任务要求 1:
根据无人艇路径规划摘录回答下列问题：
(a) 仿真中，所提方法在特征环境里的路径规划成功率达到多少？
(b) 在海上搜救任务中，该方法的完成率超过多少？
(c) 训练期间，哪些内容在各回合之间被随机重置？
任务要求 2: 接着无人艇路径规划摘录的最后一句往下续写。

基于局部状态感知的无人艇深度强化学习路径规划

会鑫; 王宁; 王帅

doi:10.19693/j.issn.1673-3185.04390

摘要:

目的针对海上搜救任务中无人艇感知范围有限导致的路径规划效率低、鲁棒性差的问题，提出一种基于局部状态感知的无人艇路径规划方法。

方法首先，采用Soft Actor-Critic算法，设计基于局部感知的奖励函数，并结合特征增强训练方法，通过提取环境关键特征并在随机特征环境中训练，提升有限感知条件下的路径规划采样效率和鲁棒性。然后，提出一种基于局部感知域的迭代航路点规划方法，有效协调局部与全局目标，最终实现在海上搜救任务中的高效路径规划。

结果仿真结果显示，所提出的方法在特征环境中路径规划成功率达到98%以上，且在海上搜救任务中完成率超过93%，对不确定环境表现出了较好的鲁棒性和适应性。

结论所提出的基于局部状态感知的无人艇路径规划方法解决了深度强化学习在海上搜救任务中应用问题，可为强化学习算法在实际工程中的应用提供技术支持。

Abstract:

Objective Maritime rescue missions require efficient and reliable path planning for unmanned surface vehicles (USVs). However, these missions are challenged by the limited sensing capabilities of USVs operating in vast and uncertain environments with randomly distributed obstacles. This study addresses the issues of low path planning efficiency and poor robustness resulting from restricted perception range. To tackle these challenges, a novel local observation-based path planning approach is proposed for USVs in maritime rescue missions.

Method The proposed approach integrates three key methodological innovations. First, the soft actor-critic (SAC) algorithm is employed with a reward function tailored to local observation, which rewards efficient goal-reaching and penalizes obstacle collisions. This design helps balance exploration and exploitation in uncertain environments. Second, a feature-enhanced soft actor-critic (FESAC) algorithm is introduced to improve training efficiency and model robustness. It extracts key environmental features and employs a randomized training environment with strategically placed obstacles to enhance sampling efficiency. During training, obstacle positions, USV starting points, and goals are randomly reset across episodes, encouraging the model to learn generalizable navigation strategies instead of memorizing specific scenarios. Third, an adaptive waypoint planning algorithm is developed based on local perception domains to effectively coordinate local obstacle avoidance with global goal-reaching behavior. Waypoints are dynamically selected within the USV's perception radius using a weighted objective function that balances proximity to the goal and distance from obstacles. This decomposes the complex global path planning task into a series of manageable local planning problems.

数据部分:

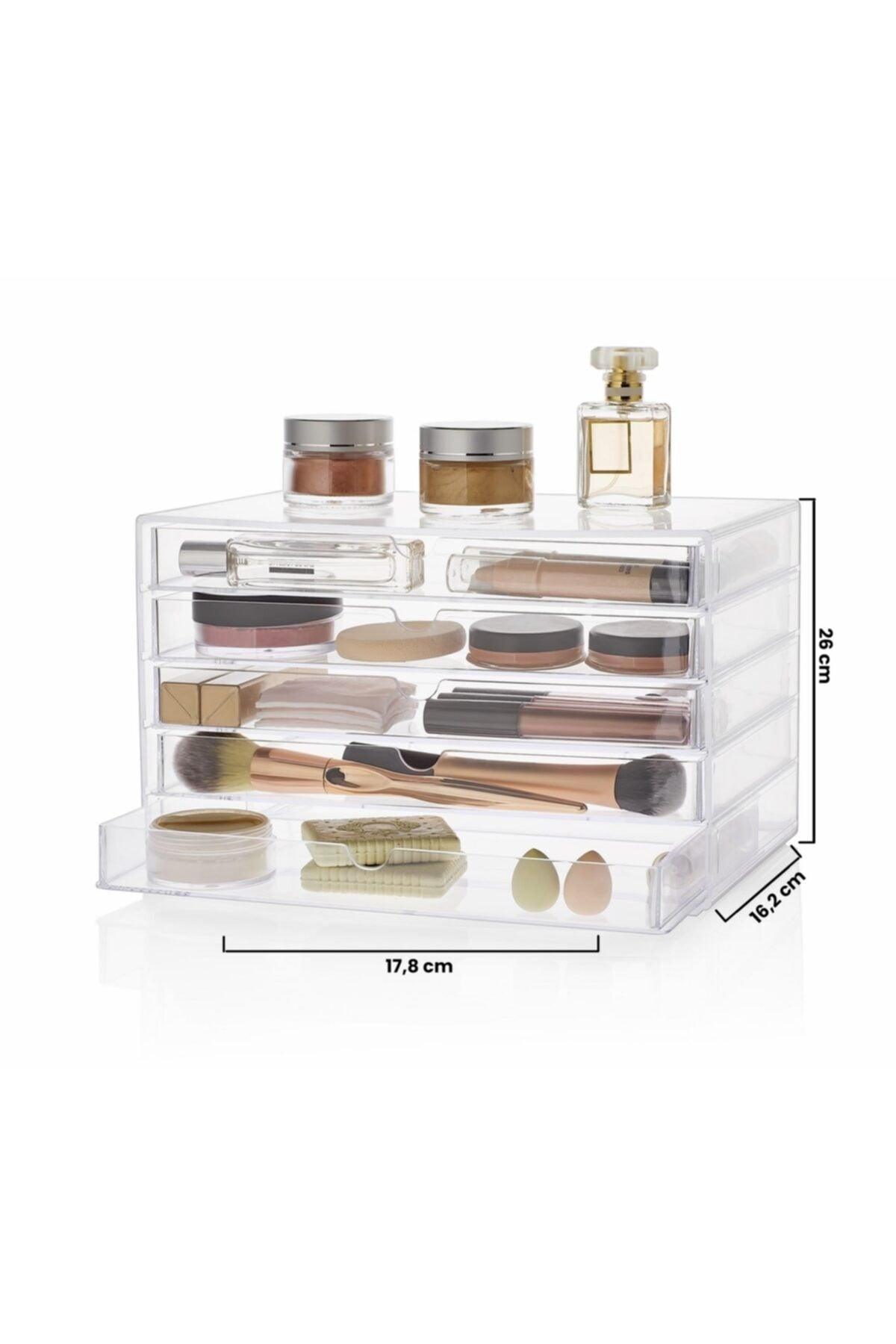 Esda Store Makeup Organizer with 5 Drawers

书面回答 1:
(a) 98%以上。
(b) 超过93%。
(c) 障碍物位置、无人艇起点和目标点。

书面回答 2:
Results Comprehensive simulation experiments validate the effectiveness of the proposed approach. In feature-rich environments with randomly distributed obstacles, the method achieves a success rate exceeding 98%, significantly outperforming traditional methods. In simulated maritime rescue missions over 1,000 m×1,000 m areas with 20-50 randomly placed obstacles, the method maintains a task completion rate exceeding 93% under appropriate parameter configurations. The simulation results also reveal a notable trade-off between path safety and efficiency: increasing the obstacle avoidance weight w_2 yields safer but longer paths, whereas increasing the goal-reaching weight w_1 results in shorter paths at the cost of higher collision risk. Depending on different task requirements, optimal performance metrics can be obtained through proper parameter tuning. Comparative analysis shows that the FESAC algorithm converges significantly faster than standard SAC in complex environments, demonstrating enhanced learning efficiency.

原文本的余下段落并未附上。